Materials and Methods
Search Strategy
Chinese and English databases were primarily searched. The English databases include Pubmed, Embase, Web of Science, and Cochrane Library, and the Chinese databases include China National Knowledge Infrastructure (CNKI), Wanfang Database, and China Science and Technology Journal Database (CQVIP). The keywords used were glioma, lymphoma, DWI, and ADC. We can obtain the relevant “Medical Subject Headings” from https://www.ncbi.nlm.nih.gov/mesh/?term=. For different databases, different Boolean logic retrieval formulae were used. The period for database retrieval covered the period from the establishment of each retrieval database to March 2022.
Inclusion and Exclusion Criteria
There were several inclusion criteria: 1) The patient should have pathologically confirmed PCNSL and high-grade glioma (the WHO grade III or grade IV). 2) The patient should not have been exposed to any treatment methods prior to being subjected to the imaging conditions. 3) The patient should have undergone DWI–MRI sequence tests. 4) Studies with sufficient data to calculate true-positive (TP), false-positive (FP), false-negative (FN), and true-negative (TN) values should be considered. For example, the considered for the studies contains raw data for all patients. The reports present the sensitivity and specificity achieved using DWI during the diagnosis of the two diseases. Sensitivity is expressed as TP/(TP+FN), and specificity is expressed as TN/(TN+FP). These formulae can be used to obtain the relevant data (4) The sample sizes greater than 10 should be considered. The were several exclusion criteria applied. 1) Cases, where animal experiments or other basic experiments were conducted, were not considered. 2) Data from non-original research articles, such as the data presented in review articles, conference reports, abstracts, comments, letters, and case reports were excluded. 3) Patients from the same cohort were not considered. When the research samples are from the same cohort, we consciously consider and choose the latest study reported or the study with the largest sample size.
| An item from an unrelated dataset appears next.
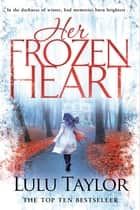 Her Frozen Heart ebook by Lulu Taylor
Data Collection and Quality Assessment
During the process, two researchers are selected. If there are differences among the authors, the differences are resolved through discussion within the group. The extraction parameters primarily include the author of the study, the year of publication, the sample size (control group and case group sizes), the average age and gender of the patients in the control and case groups, research type (whether it is a retrospective study or a prospective study), imaging parameters corresponding to DWI, sensitivity, specificity, cut-off value, and the TP, FP, TN, and FN values of each study.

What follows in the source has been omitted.